Together, our experimental data and the secondary structure prediction based on them clearly show that human DBNDD1 is an IDP under buffer conditions chosen to somewhat mimic cellular conditions while providing optimal conditions for NMR spectroscopy. However, it is still speculative if the proposed dysbindin domain or parts of the C-terminal region prone for fractional local order are molecular recognition features that might fold upon binding. In addition, the effect of potential post-translational modifications on the structural dynamics of DBNDD1 remains elusive. It is likely that in a cellular context certain serines, threonines or the tyrosine are phosphorylation sites.
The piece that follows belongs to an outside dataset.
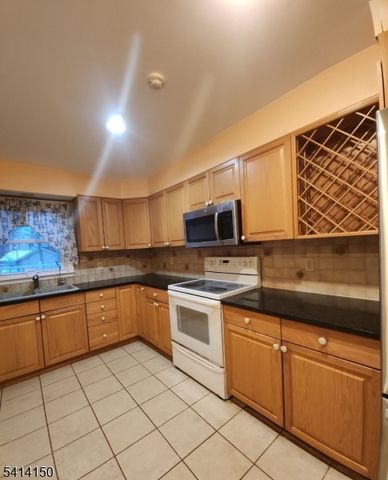 8 Lincoln Trl, Hopatcong Boro, NJ 07843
The inherent flexibility of IDPs renders NMR spectroscopy a suitable method to study the presence of local conformational preferences at a molecular level. Here, we report the backbone and side chain NMR resonance chemical shift assignments and provide an initial chemical-shift-based secondary structure analysis of the hitherto structurally “unknown” human protein DBNDD1. Hopefully, we can lay a foundation to adequately describe the fluctuating conformational behavior of DBNDD1 at atomic resolution and, thereby to gain a better understanding of DBNDD1 function and regulation in a cellular context.